The office sector continued to lead the charge for rental growth, with the European average prime office rent up 0.7% quarter on quarter (q/q), maintaining annual growth at a robust 3.3%. Geneva was the strongest market this quarter with the prime rent up 5.9% to 900 Swiss Francs/sqm/pa. Further growth was observed in Berlin, where rents grew 2.7% q/q, albeit lower than the average 6% observed in the previous two quarters. Low vacancy and continued demand is placing upward pressure on rents in the capital city. Although rents were largely stable in other leading German cities, there is upward pressure on rents.
Outside Germany, positive growth can also be seen in Portugal and Spain. Prime office rents in Lisbon rose 4.5% q/q and near 10% year on year (y/y) to €23/sqm/month, with Barcelona registering a 2.8% rose q/q to €28/sqm/month with rents rising 0.7% to €34.75/sqm/month in Madrid. This helped push annual rental growth across Semi Core markets to 5.1%.

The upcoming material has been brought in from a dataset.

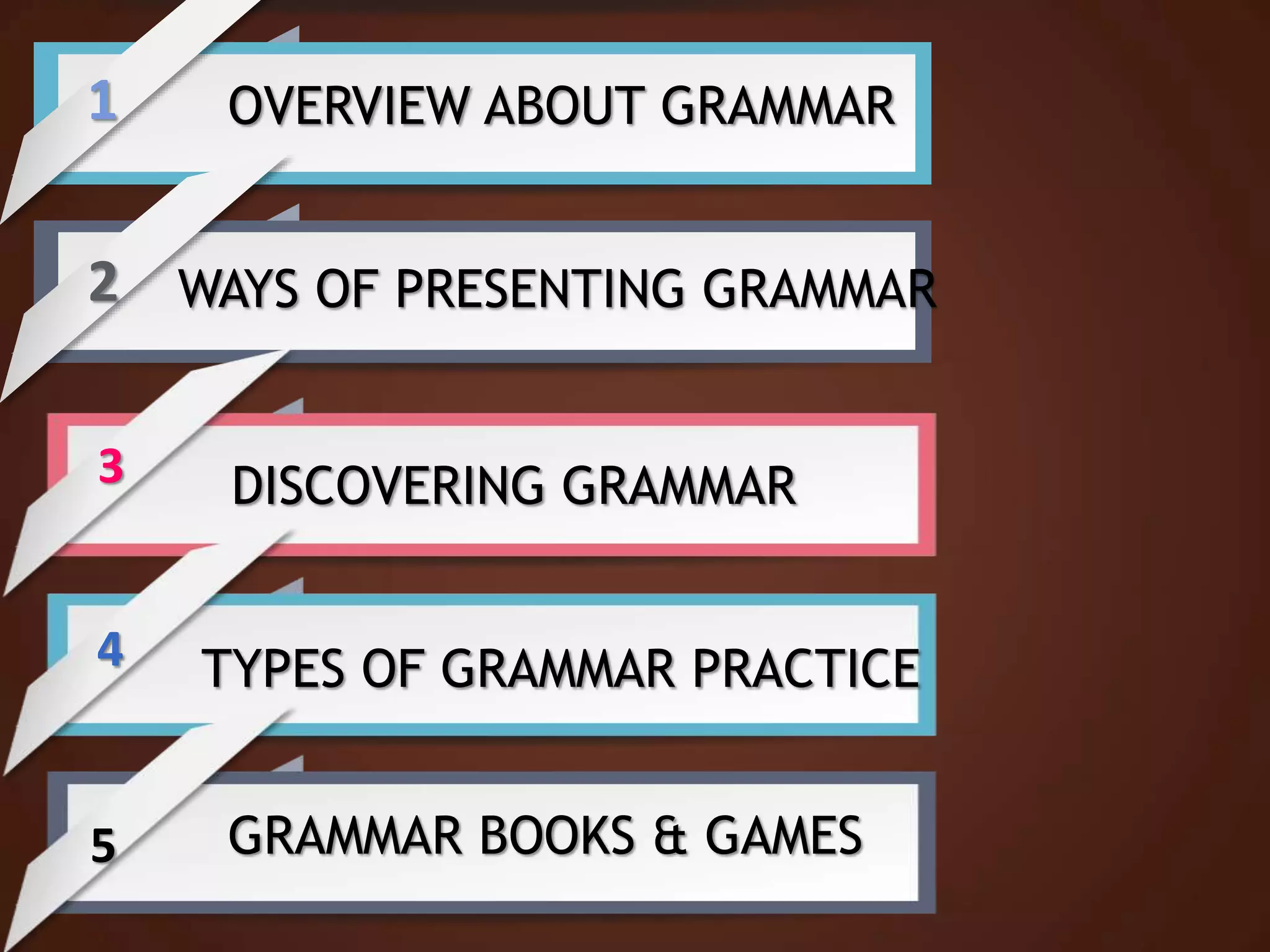 1 OVERVIEW ABOUT GRAMMAR

2 WAYS OF PRESENTING GRAMMAR

3 DISCOVERING GRAMMAR

4 TYPES OF GRAMMAR PRACTICE

5 GRAMMAR BOOKS & GAMES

Nigel Almond, Head of Data Analytics at Cushman & Wakefield, commented: “Although the number of markets reporting stable rents rose marginally in Q3, the outlook remains positive. Demand remains strong, albeit slowing off recent highs. Vacancy rates continue to fall with the European average at just over 6%, their lowest level since the early noughties. A shortage of Grade A space in many cities continues to drive rents higher for the best quality space, albeit the pace of growth is anticipated to slow into 2020 to around 2% per annum.”

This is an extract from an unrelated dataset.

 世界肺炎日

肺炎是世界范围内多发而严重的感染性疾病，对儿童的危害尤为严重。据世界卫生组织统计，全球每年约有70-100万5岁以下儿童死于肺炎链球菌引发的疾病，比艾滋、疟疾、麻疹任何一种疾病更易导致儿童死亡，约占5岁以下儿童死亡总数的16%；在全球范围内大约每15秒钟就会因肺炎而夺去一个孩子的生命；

The logistics sector continues to benefit from strong occupational and investor demand. Prime rents grew a further 0.5% over the quarter to an annualised 2.8%. The Nordics (+1.4% q/q), Germany (+1.2% q/q) and Semi-core markets (+1.0% q/q) were the main drivers of growth.
Logistics also registered the strongest yield compression for the 12th quarter in a row, with the average prime European yield 6bps lower at 5.59%. The drop was driven by a sharper inward movement across France (-25bps to 4.27%) and Germany (-22bps to 3.9%). It is now the first time prime logistics yields have dipped below the 4% barrier, falling to 3.9% in key German cities, including Berlin, Frankfurt and Hamburg. A combination of strong demand, further modest rental growth and the continued low interest rate environment will help maintain the relative attractiveness of this sector with yields set to remain below 4% in the near term.
The picture across European retail remains somewhat mixed. In the more mature markets of north western Europe retail remains under pressure, notably outside of prime, with very marginal rental growth. Changing consumer habits, including rising online sales and higher rental costs are impacting the profitability of stores in some locations. Recent rental growth has largely been restricted to Central and Eastern Europe with increases in Bulgaria, the Czech Republic and Slovakia. In some 80% of monitored markets, rents and yields were flat.